GIVEN PROBLEM
Give the rows below, from the one containing "From this photograph, would" through the end of the rows, as a two-column CSV with the headers text and answer. Use one CSV line per row, put each field in quotation marks, and turn any line breaks into spaces.

DATA
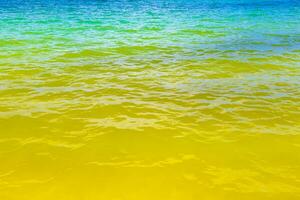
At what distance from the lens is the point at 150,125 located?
8.56 meters

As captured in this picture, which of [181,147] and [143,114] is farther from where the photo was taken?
[143,114]

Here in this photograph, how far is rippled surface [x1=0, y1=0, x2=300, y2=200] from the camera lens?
607 cm

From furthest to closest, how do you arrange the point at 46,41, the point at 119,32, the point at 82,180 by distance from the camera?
1. the point at 119,32
2. the point at 46,41
3. the point at 82,180

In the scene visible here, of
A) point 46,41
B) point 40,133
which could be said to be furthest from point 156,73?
point 46,41

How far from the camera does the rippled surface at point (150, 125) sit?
19.9 feet

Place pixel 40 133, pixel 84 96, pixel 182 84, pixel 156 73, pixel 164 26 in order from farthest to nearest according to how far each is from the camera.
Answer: pixel 164 26
pixel 156 73
pixel 182 84
pixel 84 96
pixel 40 133

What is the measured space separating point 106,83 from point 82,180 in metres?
6.47

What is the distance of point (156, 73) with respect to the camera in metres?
13.7

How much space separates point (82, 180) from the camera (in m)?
Result: 6.18

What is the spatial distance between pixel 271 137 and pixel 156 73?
668 centimetres

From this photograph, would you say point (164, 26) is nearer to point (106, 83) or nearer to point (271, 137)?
point (106, 83)

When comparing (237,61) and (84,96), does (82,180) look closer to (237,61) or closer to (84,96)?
(84,96)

CORRECT RESULT
text,answer
"From this photograph, would you say point (164, 26) is nearer to point (106, 83) or nearer to point (271, 137)?","point (106, 83)"
"When comparing (237,61) and (84,96), does (82,180) look closer to (237,61) or closer to (84,96)?","(84,96)"